Other than executive officers and directors, to the best of
Coltec's knowledge, there are no persons controlling or ultimately in
control of Coltec.
(d)-(e) Neither Coltec nor, to the best of its knowledge, any of
the persons listed in Schedule I has, during the last five years, been
convicted in a criminal proceeding (excluding traffic violations or similar
misdemeanors). Neither Coltec nor, to the best of its knowledge, any of the
persons listed in Schedule I has, during the last five years, been a party
to a civil proceeding of a judicial or administrative body of competent
jurisdiction and as a result of such proceeding was or is subject to a
judgment, decree or final order enjoining future violations of, or
prohibiting or mandating activities subject to, federal or state securities
laws or finding any violation with respect to such laws.
Item 3. Source and Amount of Funds or Other Consideration
As more fully described in Item 4, the Issuer has pursuant to the
Option Agreement granted to Coltec an irrevocable option pursuant to which
Coltec has the right, upon the occurrence of certain events (none of which
has occurred), to purchase up to 14,792,612 shares of Common Stock (subject
to customary anti-dilution adjustments) at a price per share of $35.9375
(the "Option"). Certain terms of the Option are summarized in Item 4.
If the Option were exercisable and Coltec were to exercise the
Option on the date of this Schedule 13D, the funds required to purchase the
shares of Common Stock issuable upon exercise would be $531,609,494. It is
currently anticipated that funds to finance such purchase would be derived
from a combination of working capital and borrowings, although no
definitive determination has been made at this time as to the source of
such funds and no agreement is currently in place that would allow for the
borrowing of such funds. Pursuant to the terms of the Option Agreement,
Coltec can perform a cashless exercise of the Option, which would allow
Coltec to obtain the benefits of the Option but would require no
expenditure of funds.

• _What you will do_:
A: Answer these about the Coltec filing text:
(i) Up to how many shares of Common Stock may Coltec buy under the Option?
(ii) What price per share does the Option set?
(iii) How much money would Coltec need to buy those shares if it exercised the Option on the date of this Schedule 13D?
B: Write the next few sentences of the Coltec filing text, picking up right after its last sentence.

• _Dataset excerpts_:
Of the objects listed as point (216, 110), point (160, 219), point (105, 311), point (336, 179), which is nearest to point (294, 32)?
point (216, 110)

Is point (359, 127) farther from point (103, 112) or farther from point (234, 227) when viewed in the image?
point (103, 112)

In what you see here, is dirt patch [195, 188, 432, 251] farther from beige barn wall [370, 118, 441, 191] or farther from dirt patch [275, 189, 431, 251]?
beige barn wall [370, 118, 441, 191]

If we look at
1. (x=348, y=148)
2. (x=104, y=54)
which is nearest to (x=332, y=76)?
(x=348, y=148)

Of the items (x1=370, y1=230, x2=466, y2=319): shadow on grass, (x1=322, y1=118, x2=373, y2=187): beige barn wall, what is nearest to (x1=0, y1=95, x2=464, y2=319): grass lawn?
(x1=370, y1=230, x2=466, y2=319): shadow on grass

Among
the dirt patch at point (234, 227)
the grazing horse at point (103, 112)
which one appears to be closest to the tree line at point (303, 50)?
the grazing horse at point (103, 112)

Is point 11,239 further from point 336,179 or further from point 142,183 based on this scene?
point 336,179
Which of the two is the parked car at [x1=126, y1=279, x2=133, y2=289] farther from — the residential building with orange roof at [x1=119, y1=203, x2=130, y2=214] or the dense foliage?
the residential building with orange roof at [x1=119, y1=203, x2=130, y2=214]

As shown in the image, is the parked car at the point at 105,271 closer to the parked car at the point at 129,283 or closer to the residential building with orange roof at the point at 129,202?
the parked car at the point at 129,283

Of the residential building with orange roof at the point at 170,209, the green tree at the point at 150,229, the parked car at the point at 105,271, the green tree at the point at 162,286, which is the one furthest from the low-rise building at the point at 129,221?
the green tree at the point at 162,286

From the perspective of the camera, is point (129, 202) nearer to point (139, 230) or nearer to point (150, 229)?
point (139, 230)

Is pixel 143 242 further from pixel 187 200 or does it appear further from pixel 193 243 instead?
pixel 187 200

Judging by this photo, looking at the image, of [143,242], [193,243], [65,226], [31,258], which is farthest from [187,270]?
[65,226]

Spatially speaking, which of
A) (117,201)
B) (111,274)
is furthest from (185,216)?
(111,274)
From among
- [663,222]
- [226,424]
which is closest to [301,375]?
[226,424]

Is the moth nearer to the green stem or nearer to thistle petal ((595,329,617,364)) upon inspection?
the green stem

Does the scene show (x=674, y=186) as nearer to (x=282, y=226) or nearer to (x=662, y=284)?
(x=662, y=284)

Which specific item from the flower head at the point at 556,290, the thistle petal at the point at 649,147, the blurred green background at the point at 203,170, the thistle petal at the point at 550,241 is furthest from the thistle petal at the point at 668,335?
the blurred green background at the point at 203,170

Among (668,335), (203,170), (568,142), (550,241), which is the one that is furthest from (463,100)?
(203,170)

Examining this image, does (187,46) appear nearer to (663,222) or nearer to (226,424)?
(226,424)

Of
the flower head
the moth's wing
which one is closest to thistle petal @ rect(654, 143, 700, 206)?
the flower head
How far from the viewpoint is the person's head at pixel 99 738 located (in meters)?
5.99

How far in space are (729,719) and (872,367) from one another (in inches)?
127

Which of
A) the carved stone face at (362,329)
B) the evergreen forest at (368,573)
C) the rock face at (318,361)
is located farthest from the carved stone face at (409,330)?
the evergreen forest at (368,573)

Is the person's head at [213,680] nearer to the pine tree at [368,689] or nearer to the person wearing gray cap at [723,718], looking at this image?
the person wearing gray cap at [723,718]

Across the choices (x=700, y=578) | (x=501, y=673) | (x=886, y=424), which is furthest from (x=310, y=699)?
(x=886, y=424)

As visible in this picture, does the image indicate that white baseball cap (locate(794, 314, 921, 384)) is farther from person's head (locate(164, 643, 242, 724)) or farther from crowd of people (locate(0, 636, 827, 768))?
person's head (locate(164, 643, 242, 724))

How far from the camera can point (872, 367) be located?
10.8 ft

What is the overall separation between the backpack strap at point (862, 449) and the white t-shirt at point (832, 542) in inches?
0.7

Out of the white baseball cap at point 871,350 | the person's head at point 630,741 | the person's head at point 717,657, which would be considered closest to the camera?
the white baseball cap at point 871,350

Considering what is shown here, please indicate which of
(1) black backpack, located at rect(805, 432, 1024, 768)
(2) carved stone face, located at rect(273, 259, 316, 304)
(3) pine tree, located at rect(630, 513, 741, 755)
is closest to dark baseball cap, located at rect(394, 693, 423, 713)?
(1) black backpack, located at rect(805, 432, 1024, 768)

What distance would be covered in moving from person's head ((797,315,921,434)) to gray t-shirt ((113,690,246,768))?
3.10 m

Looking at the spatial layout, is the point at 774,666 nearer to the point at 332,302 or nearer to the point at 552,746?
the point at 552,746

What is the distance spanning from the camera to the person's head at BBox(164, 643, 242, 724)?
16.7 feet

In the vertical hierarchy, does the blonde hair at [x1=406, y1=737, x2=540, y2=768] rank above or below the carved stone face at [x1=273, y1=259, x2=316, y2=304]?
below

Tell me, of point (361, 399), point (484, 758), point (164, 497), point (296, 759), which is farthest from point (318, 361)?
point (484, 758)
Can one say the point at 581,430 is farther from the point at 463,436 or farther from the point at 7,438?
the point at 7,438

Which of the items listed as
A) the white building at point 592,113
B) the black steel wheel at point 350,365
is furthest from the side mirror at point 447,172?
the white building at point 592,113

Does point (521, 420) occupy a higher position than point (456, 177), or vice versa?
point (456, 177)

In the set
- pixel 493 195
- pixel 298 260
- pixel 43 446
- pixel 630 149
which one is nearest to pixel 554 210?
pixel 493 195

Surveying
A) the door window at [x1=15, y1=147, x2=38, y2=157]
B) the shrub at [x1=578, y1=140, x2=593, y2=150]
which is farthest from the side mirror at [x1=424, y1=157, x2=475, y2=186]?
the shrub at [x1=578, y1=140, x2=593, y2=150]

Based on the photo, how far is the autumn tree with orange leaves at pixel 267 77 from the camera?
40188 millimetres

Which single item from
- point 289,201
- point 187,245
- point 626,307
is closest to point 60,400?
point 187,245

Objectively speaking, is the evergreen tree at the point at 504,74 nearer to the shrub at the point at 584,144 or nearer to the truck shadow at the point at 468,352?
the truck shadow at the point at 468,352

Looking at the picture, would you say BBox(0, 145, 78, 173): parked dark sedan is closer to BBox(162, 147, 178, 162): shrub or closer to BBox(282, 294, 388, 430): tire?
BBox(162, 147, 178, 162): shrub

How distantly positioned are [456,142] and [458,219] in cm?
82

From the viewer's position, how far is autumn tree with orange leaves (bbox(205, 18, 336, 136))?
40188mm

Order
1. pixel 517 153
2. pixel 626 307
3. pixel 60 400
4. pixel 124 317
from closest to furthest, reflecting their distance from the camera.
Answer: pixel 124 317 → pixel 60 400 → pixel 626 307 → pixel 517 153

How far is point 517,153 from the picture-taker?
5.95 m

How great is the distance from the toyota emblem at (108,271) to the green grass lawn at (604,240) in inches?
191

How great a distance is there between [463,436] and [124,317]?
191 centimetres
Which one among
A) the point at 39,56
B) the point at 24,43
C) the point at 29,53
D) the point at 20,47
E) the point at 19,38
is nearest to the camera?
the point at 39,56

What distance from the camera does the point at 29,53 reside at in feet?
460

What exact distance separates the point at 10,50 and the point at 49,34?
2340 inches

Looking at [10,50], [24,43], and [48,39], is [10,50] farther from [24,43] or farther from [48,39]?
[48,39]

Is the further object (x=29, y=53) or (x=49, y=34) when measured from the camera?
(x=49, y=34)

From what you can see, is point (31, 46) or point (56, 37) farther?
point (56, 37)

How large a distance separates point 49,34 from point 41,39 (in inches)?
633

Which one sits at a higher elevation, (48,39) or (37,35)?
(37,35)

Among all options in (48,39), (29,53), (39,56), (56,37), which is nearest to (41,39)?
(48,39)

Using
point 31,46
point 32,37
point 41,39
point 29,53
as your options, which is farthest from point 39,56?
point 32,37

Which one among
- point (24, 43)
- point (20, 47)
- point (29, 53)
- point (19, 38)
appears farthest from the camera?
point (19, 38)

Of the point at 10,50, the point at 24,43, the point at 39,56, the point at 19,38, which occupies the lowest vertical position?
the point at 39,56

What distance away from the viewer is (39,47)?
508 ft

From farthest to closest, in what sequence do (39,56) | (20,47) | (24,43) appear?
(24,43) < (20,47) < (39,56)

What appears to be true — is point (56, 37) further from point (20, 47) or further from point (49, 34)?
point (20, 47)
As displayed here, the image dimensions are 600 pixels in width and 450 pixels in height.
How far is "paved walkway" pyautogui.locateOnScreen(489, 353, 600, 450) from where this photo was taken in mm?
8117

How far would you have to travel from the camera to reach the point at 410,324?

• _Responses to the tasks_:
A:
(i) Up to 14,792,612 shares.
(ii) $35.9375 per share.
(iii) $531,609,494.

B:
Item 4. Purpose of Transaction
(a)-(j) Summary of the Terms of the Merger Agreement:
The Issuer, Coltec and Runway Acquisition Corporation have
entered into an Agreement and Plan of Merger, dated as of November 22, 1998
(the "Merger Agreement"), pursuant to which Runway Acquisition Corporation,
a wholly-owned subsidiary of the Issuer, will merge into Coltec (the
"Merger"). Coltec will be the surviving corporation (the "Surviving
Corporation") of the Merger and will, after the Merger is completed, be a
wholly-owned subsidiary of the Issuer. The Articles of Incorporation and
the Bylaws of Runway Acquisition Corporation that are in effect immediately
prior to the effective date of the Merger will become the Articles of
Incorporation and the Bylaws of the Surviving Corporation after the Merger.
The directors and officers of Runway Acquisition Corporation, immediately
before the effective date of the Merger, will become the directors and
officers of the Surviving Corporation; however, it is anticipated that the
current members of Coltec's operating management will generally remain in
place and be integrated into existing business units of the Issuer or
operate separate business units of the Issuer. The Board of Directors of
the Issuer will be increased from 12 to 15 members. At the effective date
of the Merger, each outstanding share of common stock of Coltec will be
converted into .56 of a share of Common Stock (plus cash in lieu of
fractional shares and together with the associated preferred share purchase
rights under the Issuer's rights plan), subject to customary anti-dilution
adjustments.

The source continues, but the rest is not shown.